页面:
[BZOJ 1036] [ZJOI2008] 树的统计Count 【Link Cut Tree】

题目链接：BZOJ - 1036

题目分析

这道题可以用树链剖分，块状树等多种方法解决，也可以使用 LCT。

修改某个点的值时，先将它 Splay 到它所在的 Splay 的根，然后修改它的值，再将它 Update 一下。

(1)

询问 x, y 两点之间的路径时，假设 x 是深度小的那一个，先 Access(x) ，然后再 Access(y) 的返回值就是 x, y 的 LCA 。

这时从 x 到 LCA 的路径已经在 LCA 处断开了。我们将 x Splay 一下，然后就是 x 所在的 Splay， LCA， Son[LCA][1] 这 3 部分组成了 x, y 的路径。

要特判 x == LCA 的情况。

(2)

在询问 x, y 两点之间的路径时，也可以用下面的方法:

将 x 变为这棵树的根，然后 Access(y) ，就是求 y 到根的路径了。

为了实现把一个点变为根，需要将这个点到当前树根的路径翻转，就是说，Access(x) , Splay(x), Reverse(x) 。

然后需要注意的就是翻转标记的下传，当要改变 Splay 的形态之前，就需要将涉及到的点 PushDown 一下，使他们没有标记。

比如 Rotate 的时候，或者 Access 中断掉 x 的右子树之前。一定要注意！

Rotate(x) 时， y = Father[x] ，要先 PushDown(y); PushDown(x); 然后再做下面的操作。

代码

不换根的代码：

#include <iostream>
#include <cstdlib>
#include <cstdio>
#include <cstring>
#include <cmath>
#include <algorithm>

using namespace std;

inline void Read(int &Num)

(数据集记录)

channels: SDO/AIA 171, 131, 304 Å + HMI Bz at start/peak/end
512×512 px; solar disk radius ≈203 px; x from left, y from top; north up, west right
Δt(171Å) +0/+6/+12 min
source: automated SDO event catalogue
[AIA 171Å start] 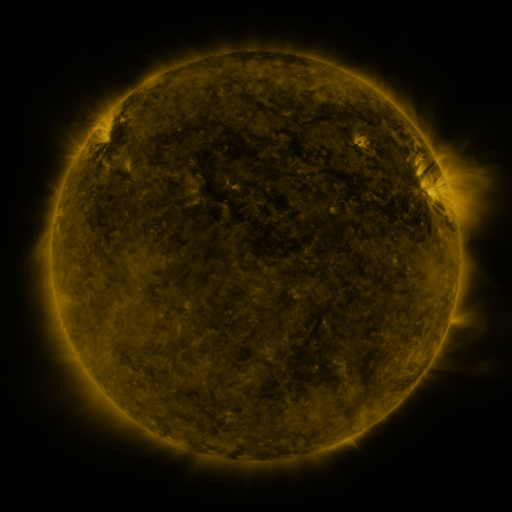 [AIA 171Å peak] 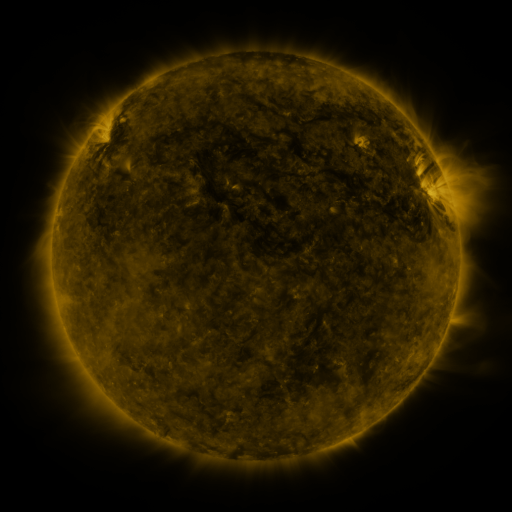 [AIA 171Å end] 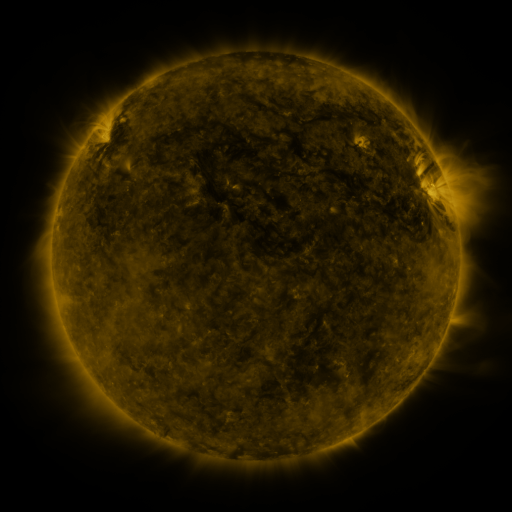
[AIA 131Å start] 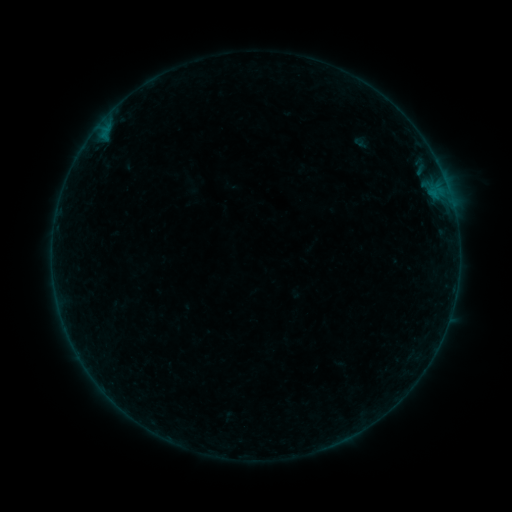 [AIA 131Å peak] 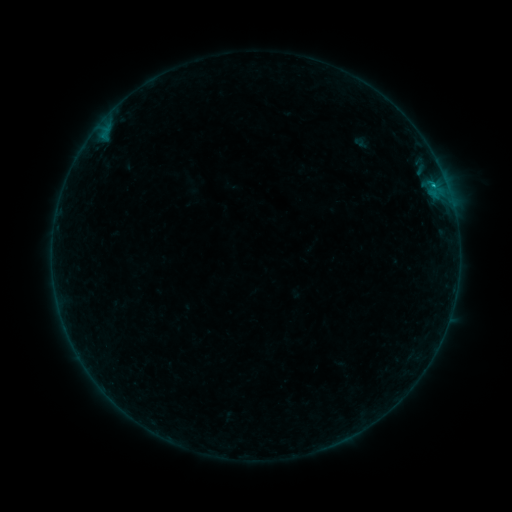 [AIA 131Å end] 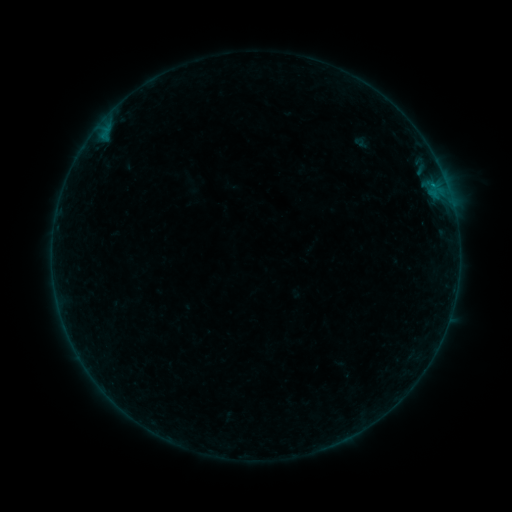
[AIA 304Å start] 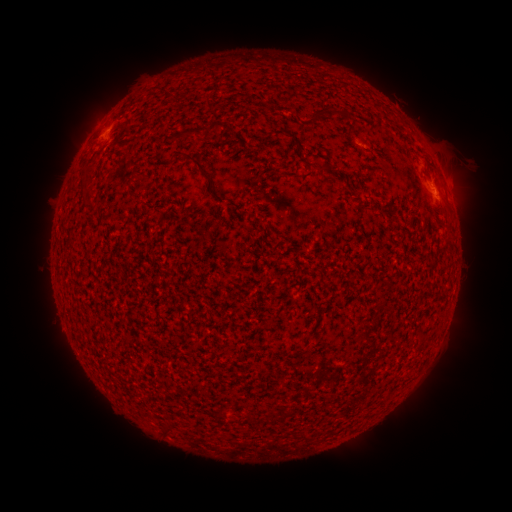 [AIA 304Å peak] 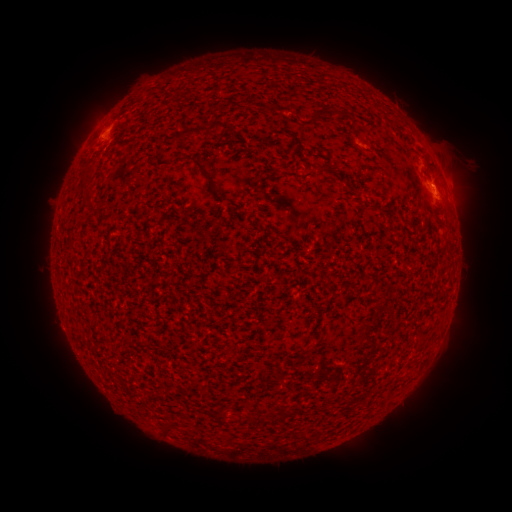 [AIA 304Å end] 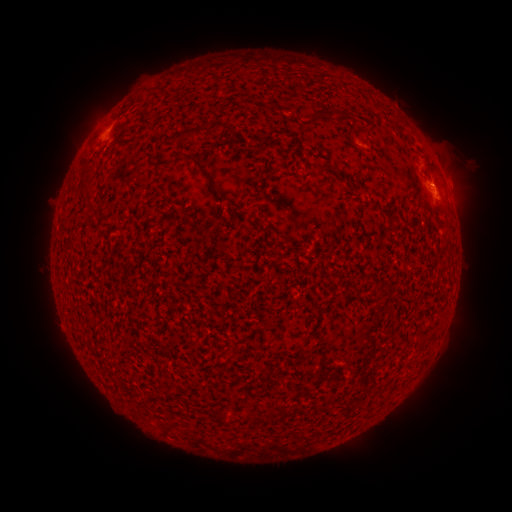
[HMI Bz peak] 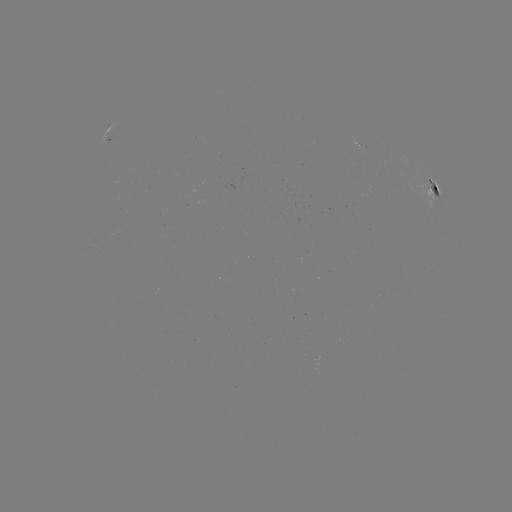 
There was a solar flare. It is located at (432, 199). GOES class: B5.1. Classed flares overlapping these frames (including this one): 1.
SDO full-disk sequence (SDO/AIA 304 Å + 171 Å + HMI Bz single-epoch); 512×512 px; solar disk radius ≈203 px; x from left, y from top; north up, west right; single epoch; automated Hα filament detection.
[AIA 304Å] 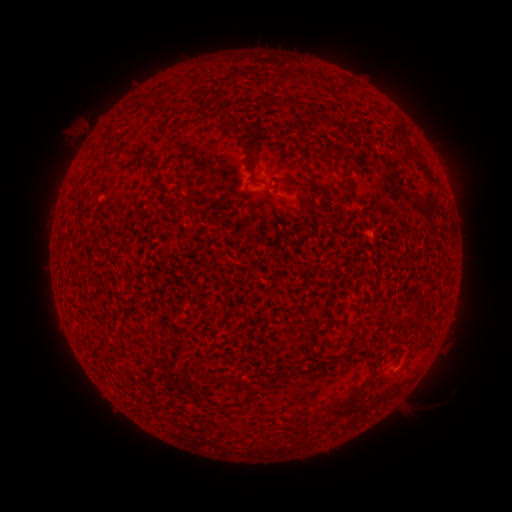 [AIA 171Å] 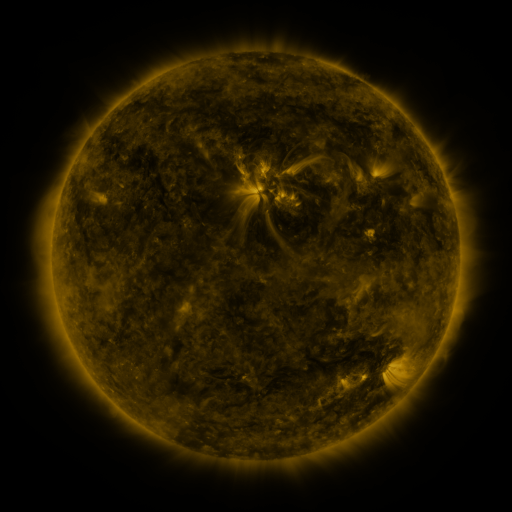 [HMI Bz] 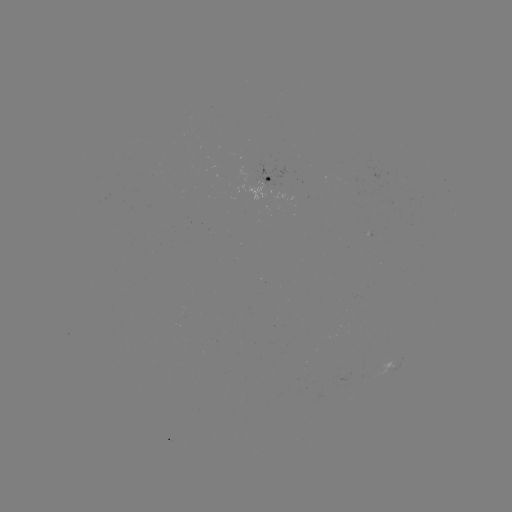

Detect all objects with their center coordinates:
filament: (301, 76)
filament: (282, 77)
filament: (183, 80)
filament: (399, 131)
filament: (248, 147)
filament: (407, 155)
filament: (427, 175)
filament: (153, 179)
filament: (314, 185)
filament: (302, 192)
filament: (310, 205)
filament: (84, 206)
filament: (342, 356)
filament: (222, 381)
filament: (241, 383)
filament: (340, 404)
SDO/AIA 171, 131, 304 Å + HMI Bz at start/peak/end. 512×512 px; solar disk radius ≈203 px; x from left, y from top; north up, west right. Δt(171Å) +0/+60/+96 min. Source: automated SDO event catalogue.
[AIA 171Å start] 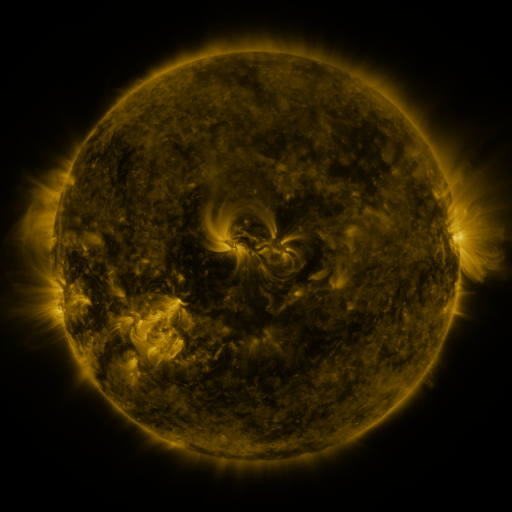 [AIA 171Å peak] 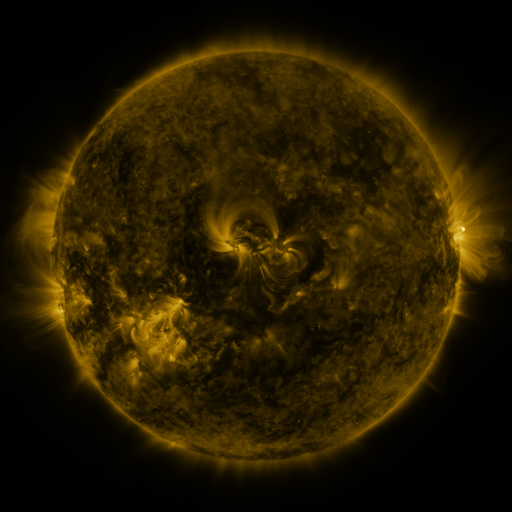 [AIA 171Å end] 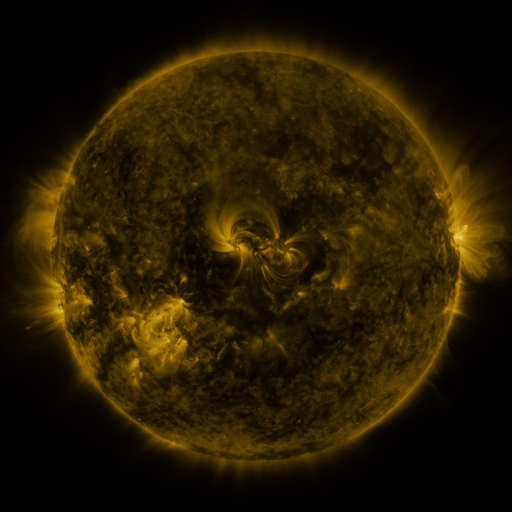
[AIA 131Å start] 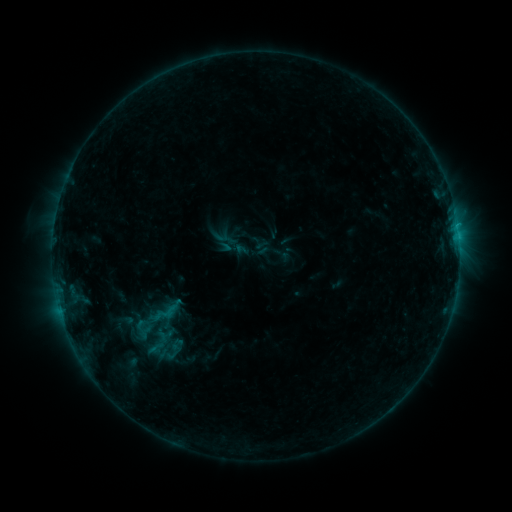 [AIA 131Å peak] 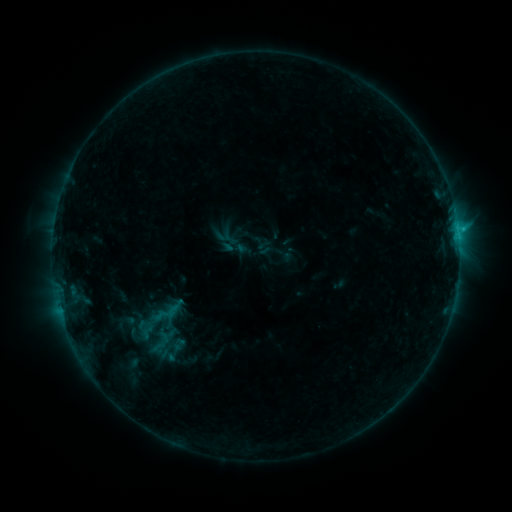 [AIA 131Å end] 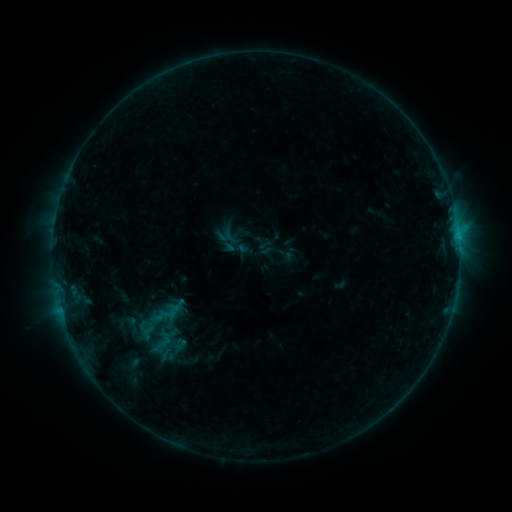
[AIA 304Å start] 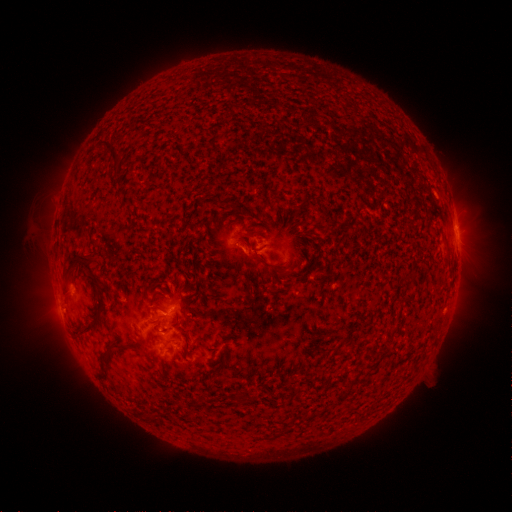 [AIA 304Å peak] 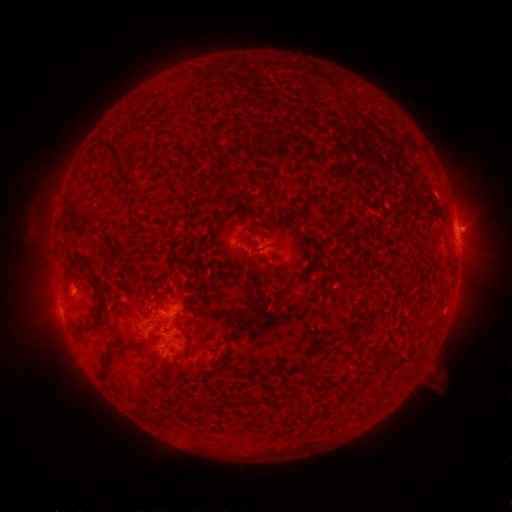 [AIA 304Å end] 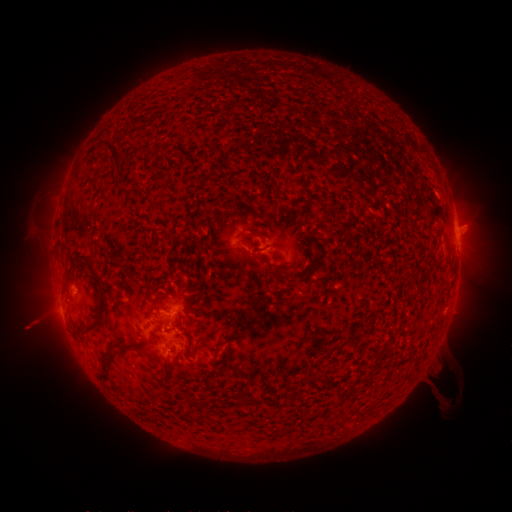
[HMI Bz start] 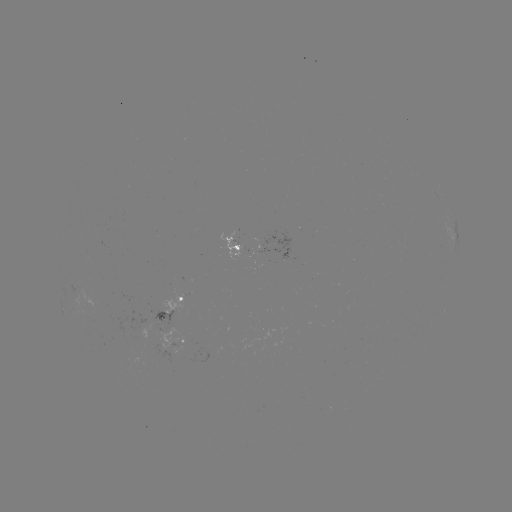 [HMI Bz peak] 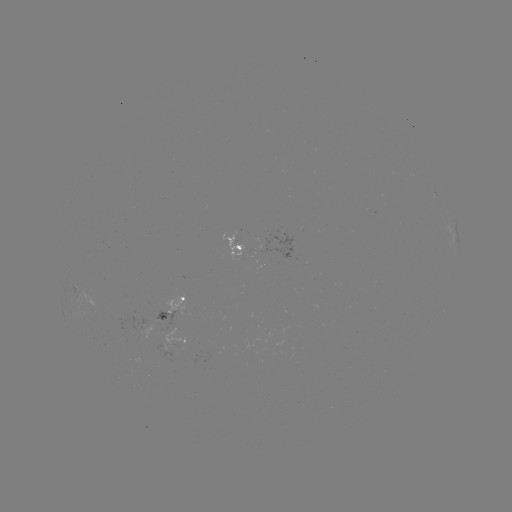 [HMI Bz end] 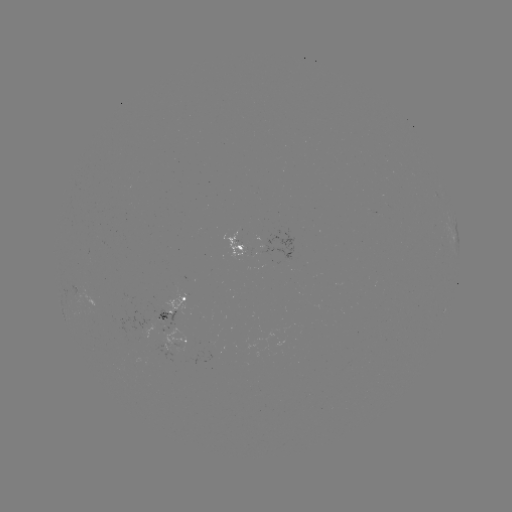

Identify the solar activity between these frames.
emerging-flux region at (135, 362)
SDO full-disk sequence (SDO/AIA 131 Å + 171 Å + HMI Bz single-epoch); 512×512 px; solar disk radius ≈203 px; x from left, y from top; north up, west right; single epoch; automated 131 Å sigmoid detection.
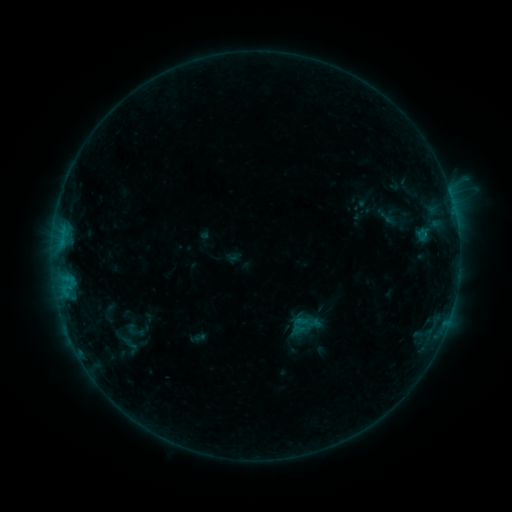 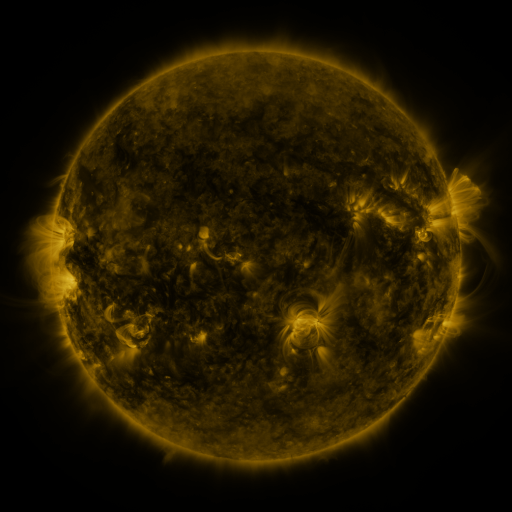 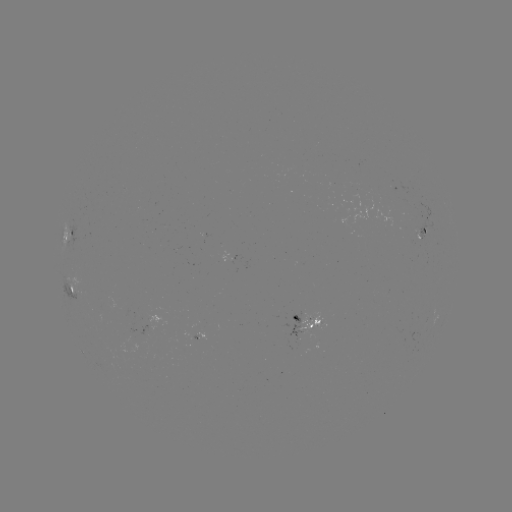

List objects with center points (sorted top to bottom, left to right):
sigmoid: <bbox>122, 319, 149, 342</bbox>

待办任务:
1. 请原样输出页面中从“询问 x, y 两点之间的路径时，假设”到“部分组成了 x, y 的路径。”的部分。
2. 找出列表中所有含有字符串“these”的行，并把这些行照原样抄出来，注意区分大小写。
列表与页面毫无关系。

参考解答:
1.
询问 x, y 两点之间的路径时，假设 x 是深度小的那一个，先 Access(x) ，然后再 Access(y) 的返回值就是 x, y 的 LCA 。

这时从 x 到 LCA 的路径已经在 LCA 处断开了。我们将 x Splay 一下，然后就是 x 所在的 Splay， LCA， Son[LCA][1] 这 3 部分组成了 x, y 的路径。

2.
There was a solar flare. It is located at (432, 199). GOES class: B5.1. Classed flares overlapping these frames (including this one): 1.
Identify the solar activity between these frames.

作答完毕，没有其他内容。